Work order: In this exercise, write out the data word for word and leave every image out.
────────
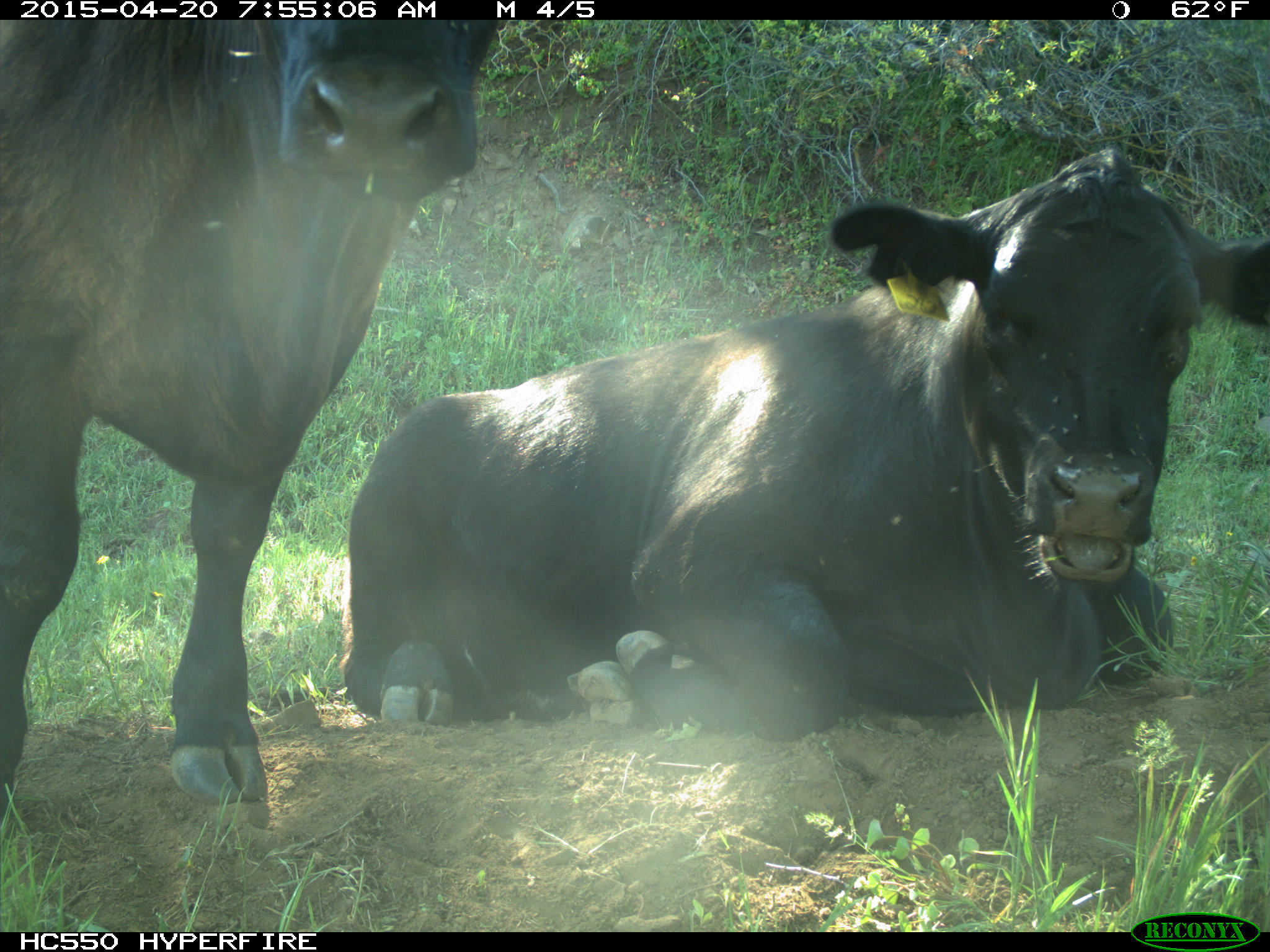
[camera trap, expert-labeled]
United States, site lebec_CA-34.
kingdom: Animalia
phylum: Chordata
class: Mammalia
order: Artiodactyla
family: Bovidae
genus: Bos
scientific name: Bos taurus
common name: domestic cow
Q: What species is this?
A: Bos taurus (domestic cow).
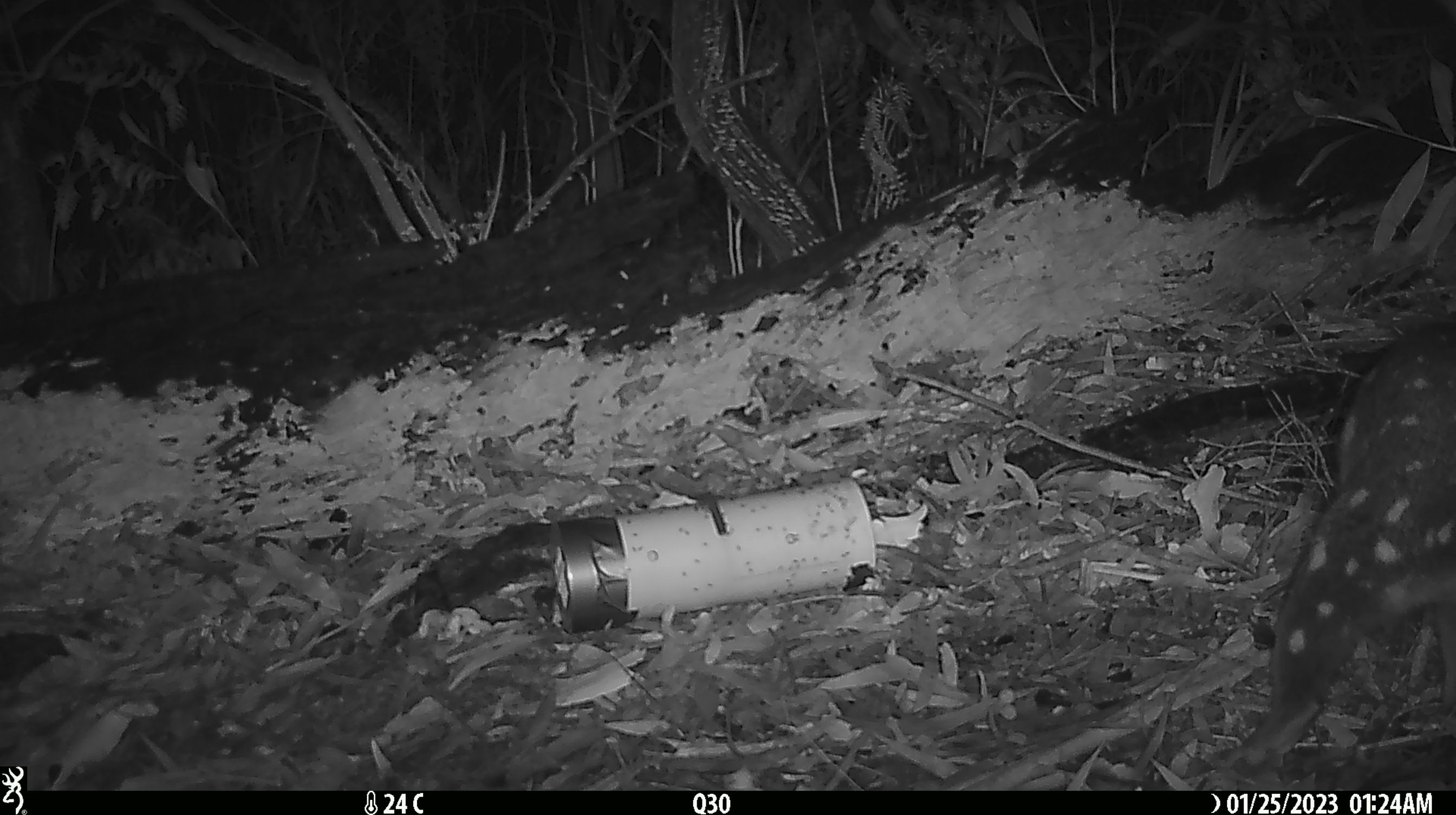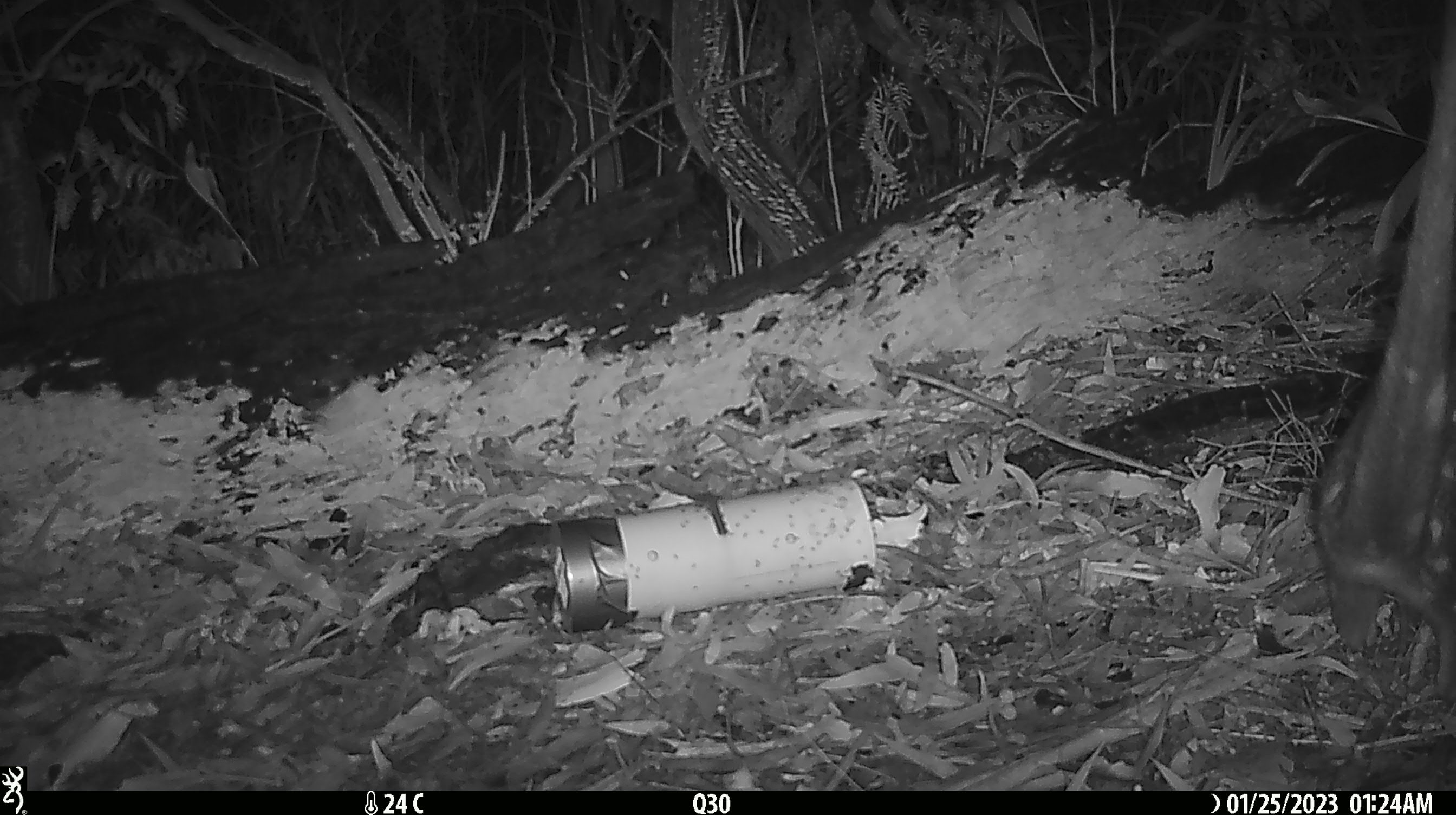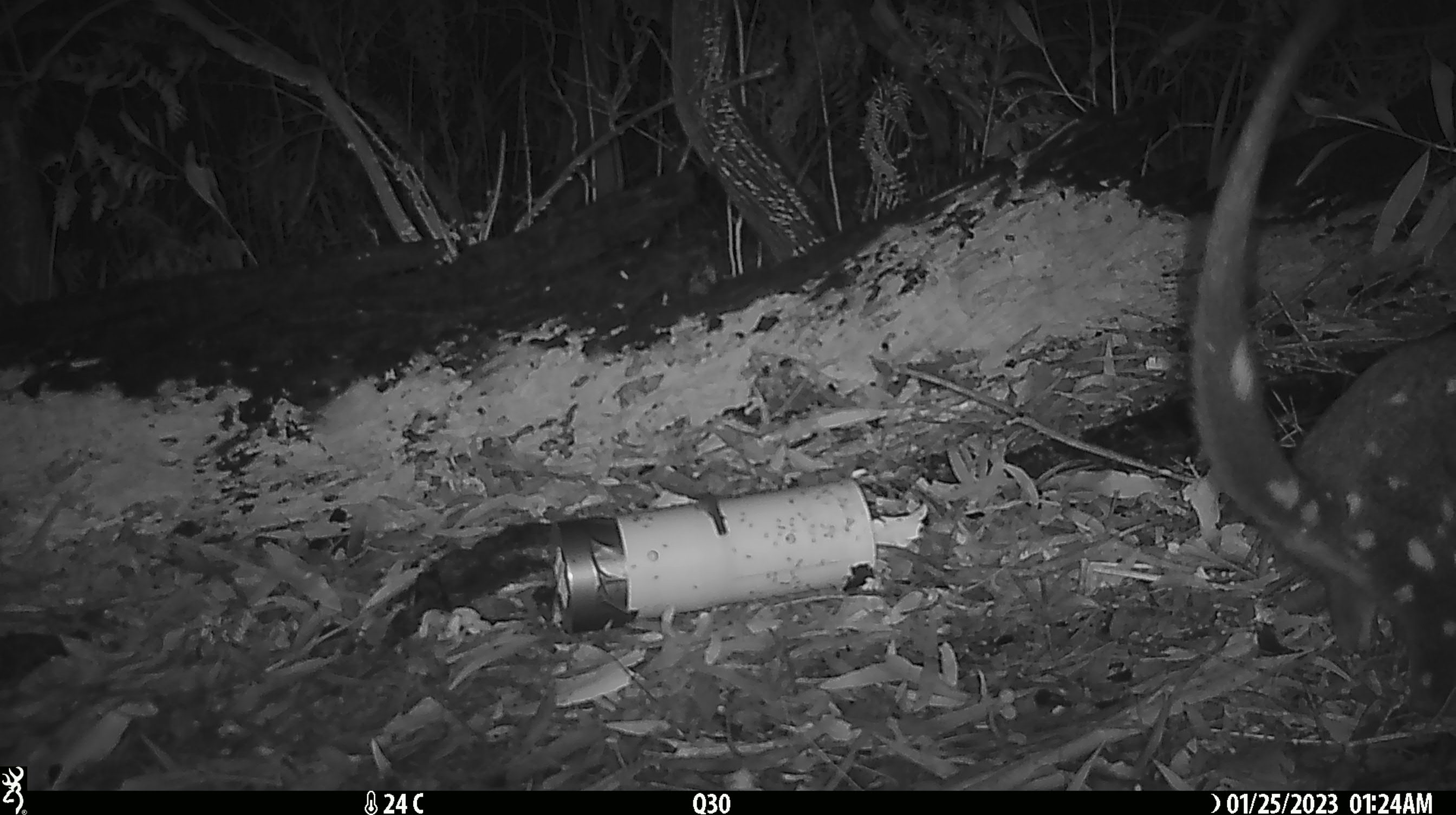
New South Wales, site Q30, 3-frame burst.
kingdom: Animalia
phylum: Chordata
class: Mammalia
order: Dasyuromorphia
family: Dasyuridae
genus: Dasyurus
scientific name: Dasyurus maculatus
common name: spotted-tailed quoll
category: quoll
────────
Answer area:
[camera trap, expert-labeled]
United States, site lebec_CA-34.
kingdom: Animalia
phylum: Chordata
class: Mammalia
order: Artiodactyla
family: Bovidae
genus: Bos
scientific name: Bos taurus
common name: domestic cow
Q: What species is this?
A: Bos taurus (domestic cow).
New South Wales, site Q30, 3-frame burst.
kingdom: Animalia
phylum: Chordata
class: Mammalia
order: Dasyuromorphia
family: Dasyuridae
genus: Dasyurus
scientific name: Dasyurus maculatus
common name: spotted-tailed quoll
category: quoll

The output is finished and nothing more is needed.